§ **Textabschnitt**:
>>>
Wie nehmen Sie die Impulse der Gemeinde wahr, die den Versuch darstellen, etwas aus der eigenen Beziehung zu Gott für andere, für die Gemeinde zu tun?
Eine Form davon ist z. B. das Zukunftsforum. Das finde ich spannend. Es beschäftigt sich mit großen Projekten, wie Folgen des Klimawandels, und zeigt kleine mögliche Schritte für den Einzelnen: Wie gehe ich mit meinen Ressourcen wie Lebensmittel etc. um? Was kann ich mit dem machen, was ich bewusst einspare oder nicht mehr brauche – wie kann ich es sinnvoll anderen geben? Interessant finde ich auch das Marafiki-Programm. Es macht ein Problem in dieser Welt besonders auch für Jugendliche konkret. Sie können nach Tansania fahren und sich die Situation vor Ort ansehen. Sie können Patenschaften in einem finanziellen Rahmen für Aidswaisen leisten, der sich noch in den Möglichkeiten ihres Taschengeldes bewegt. Es ist hier so vieles im Kleinen möglich.
Hilft Ihnen das Tun im Kleinen? Helfen im Sinne von dem Empfinden Teil einer Lösung zu sein?
Letztlich schon. Viele katastrophale Situationen in dieser Welt betreffen auch mich. Ich fühle mich aber machtlos, ein kleines Körnchen in einem großen Gefüge. Es hilft mir damit umzugehen, wenn ich etwas im Kleinen tun kann und dadurch das Gefühl habe, ich lebe „richtig“ oder „gut“. Ich weiß nicht, wie es Ihnen geht. Wenn man so darüber nachdenkt, was auf dieser Welt passiert, dann kann man auch resignieren. Wo führt das alles hin, was kann ich tun? Da ist es manchmal dieser kleine Schritt, bei dem mir auch die Gemeinde hilft - und es hilft Gottvertrauen.
<<<
§ **Einträge**:
>>>
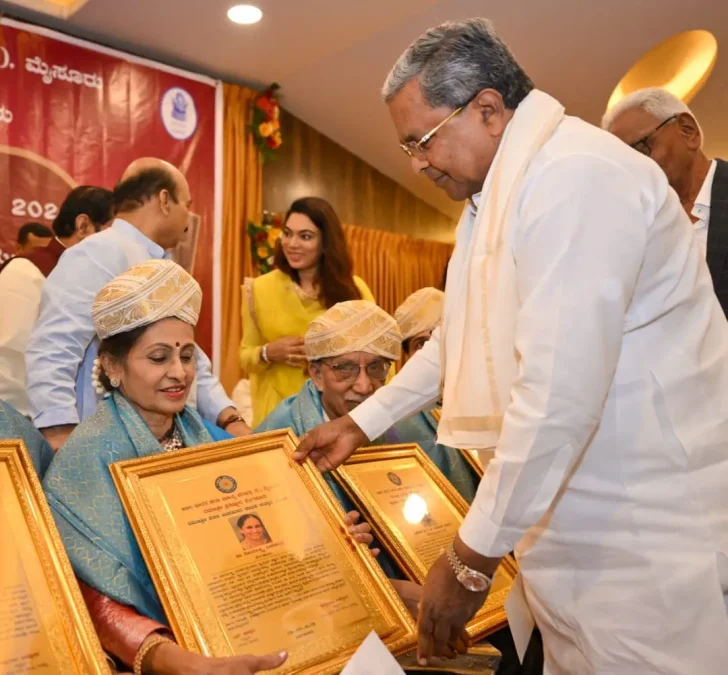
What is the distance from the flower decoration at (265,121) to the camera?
5.86m

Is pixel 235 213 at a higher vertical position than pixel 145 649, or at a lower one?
higher

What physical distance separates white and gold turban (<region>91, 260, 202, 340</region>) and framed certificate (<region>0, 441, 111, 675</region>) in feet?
1.86

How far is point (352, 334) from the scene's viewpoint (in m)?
2.62

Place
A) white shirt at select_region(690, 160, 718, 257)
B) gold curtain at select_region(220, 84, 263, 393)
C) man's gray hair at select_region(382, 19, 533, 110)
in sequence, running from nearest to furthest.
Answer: man's gray hair at select_region(382, 19, 533, 110) < white shirt at select_region(690, 160, 718, 257) < gold curtain at select_region(220, 84, 263, 393)

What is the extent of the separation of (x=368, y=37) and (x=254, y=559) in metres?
4.29

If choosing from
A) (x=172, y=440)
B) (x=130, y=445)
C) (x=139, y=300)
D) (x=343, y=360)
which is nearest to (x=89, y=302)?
(x=139, y=300)

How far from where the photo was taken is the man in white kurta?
4.03ft

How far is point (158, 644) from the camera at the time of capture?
1.46 metres

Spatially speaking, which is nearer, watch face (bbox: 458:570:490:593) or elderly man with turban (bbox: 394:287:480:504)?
watch face (bbox: 458:570:490:593)

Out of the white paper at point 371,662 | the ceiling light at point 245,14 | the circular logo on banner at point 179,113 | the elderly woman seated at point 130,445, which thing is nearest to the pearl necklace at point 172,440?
the elderly woman seated at point 130,445

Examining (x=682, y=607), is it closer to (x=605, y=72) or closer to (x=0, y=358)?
(x=0, y=358)

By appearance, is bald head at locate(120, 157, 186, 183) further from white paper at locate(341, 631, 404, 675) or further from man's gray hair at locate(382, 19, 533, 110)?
white paper at locate(341, 631, 404, 675)

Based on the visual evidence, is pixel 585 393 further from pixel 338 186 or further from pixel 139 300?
pixel 338 186

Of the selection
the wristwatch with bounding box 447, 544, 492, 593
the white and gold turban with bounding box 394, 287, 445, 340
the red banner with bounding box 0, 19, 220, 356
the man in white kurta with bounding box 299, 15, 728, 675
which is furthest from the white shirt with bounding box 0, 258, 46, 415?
the wristwatch with bounding box 447, 544, 492, 593
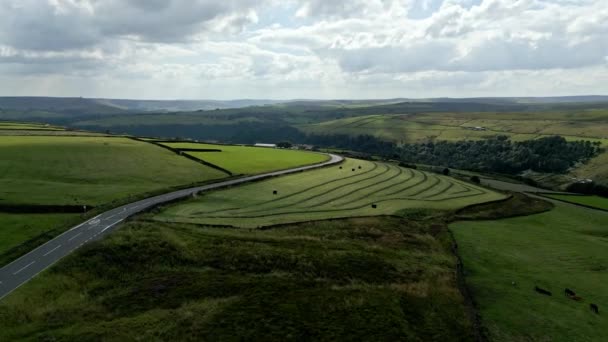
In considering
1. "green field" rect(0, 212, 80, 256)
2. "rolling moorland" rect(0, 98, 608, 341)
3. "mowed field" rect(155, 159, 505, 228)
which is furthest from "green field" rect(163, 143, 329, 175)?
"green field" rect(0, 212, 80, 256)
<<<
§ **Ihre Aufgaben**:
A: Kopieren Sie den gesamten Textabschnitt wortgetreu.
B: Geben Sie die Zeilen der Einträge als JSON-Liste von Zeichenketten aus, eine Zeichenkette pro Zeile und ohne Leerzeilen. Beginnen Sie bei der Zeile, die „Out of the white“ enthält, hören Sie nach dem Ende der Einträge auf und lassen Sie die Bilder weg.

§ **Gegebene Antworten**:
A:
Wie nehmen Sie die Impulse der Gemeinde wahr, die den Versuch darstellen, etwas aus der eigenen Beziehung zu Gott für andere, für die Gemeinde zu tun?
Eine Form davon ist z. B. das Zukunftsforum. Das finde ich spannend. Es beschäftigt sich mit großen Projekten, wie Folgen des Klimawandels, und zeigt kleine mögliche Schritte für den Einzelnen: Wie gehe ich mit meinen Ressourcen wie Lebensmittel etc. um? Was kann ich mit dem machen, was ich bewusst einspare oder nicht mehr brauche – wie kann ich es sinnvoll anderen geben? Interessant finde ich auch das Marafiki-Programm. Es macht ein Problem in dieser Welt besonders auch für Jugendliche konkret. Sie können nach Tansania fahren und sich die Situation vor Ort ansehen. Sie können Patenschaften in einem finanziellen Rahmen für Aidswaisen leisten, der sich noch in den Möglichkeiten ihres Taschengeldes bewegt. Es ist hier so vieles im Kleinen möglich.
Hilft Ihnen das Tun im Kleinen? Helfen im Sinne von dem Empfinden Teil einer Lösung zu sein?
Letztlich schon. Viele katastrophale Situationen in dieser Welt betreffen auch mich. Ich fühle mich aber machtlos, ein kleines Körnchen in einem großen Gefüge. Es hilft mir damit umzugehen, wenn ich etwas im Kleinen tun kann und dadurch das Gefühl habe, ich lebe „richtig“ oder „gut“. Ich weiß nicht, wie es Ihnen geht. Wenn man so darüber nachdenkt, was auf dieser Welt passiert, dann kann man auch resignieren. Wo führt das alles hin, was kann ich tun? Da ist es manchmal dieser kleine Schritt, bei dem mir auch die Gemeinde hilft - und es hilft Gottvertrauen.

B:
[
  "Out of the white paper at point 371,662 | the ceiling light at point 245,14 | the circular logo on banner at point 179,113 | the elderly woman seated at point 130,445, which thing is nearest to the pearl necklace at point 172,440?",
  "the elderly woman seated at point 130,445",
  "Examining (x=682, y=607), is it closer to (x=605, y=72) or closer to (x=0, y=358)?",
  "(x=0, y=358)",
  "By appearance, is bald head at locate(120, 157, 186, 183) further from white paper at locate(341, 631, 404, 675) or further from man's gray hair at locate(382, 19, 533, 110)?",
  "white paper at locate(341, 631, 404, 675)",
  "Based on the visual evidence, is pixel 585 393 further from pixel 338 186 or further from pixel 139 300?",
  "pixel 338 186",
  "Of the selection",
  "the wristwatch with bounding box 447, 544, 492, 593",
  "the white and gold turban with bounding box 394, 287, 445, 340",
  "the red banner with bounding box 0, 19, 220, 356",
  "the man in white kurta with bounding box 299, 15, 728, 675",
  "which is furthest from the white shirt with bounding box 0, 258, 46, 415?",
  "the wristwatch with bounding box 447, 544, 492, 593",
  "In considering",
  "1. \"green field\" rect(0, 212, 80, 256)",
  "2. \"rolling moorland\" rect(0, 98, 608, 341)",
  "3. \"mowed field\" rect(155, 159, 505, 228)",
  "which is furthest from \"green field\" rect(163, 143, 329, 175)?",
  "\"green field\" rect(0, 212, 80, 256)"
]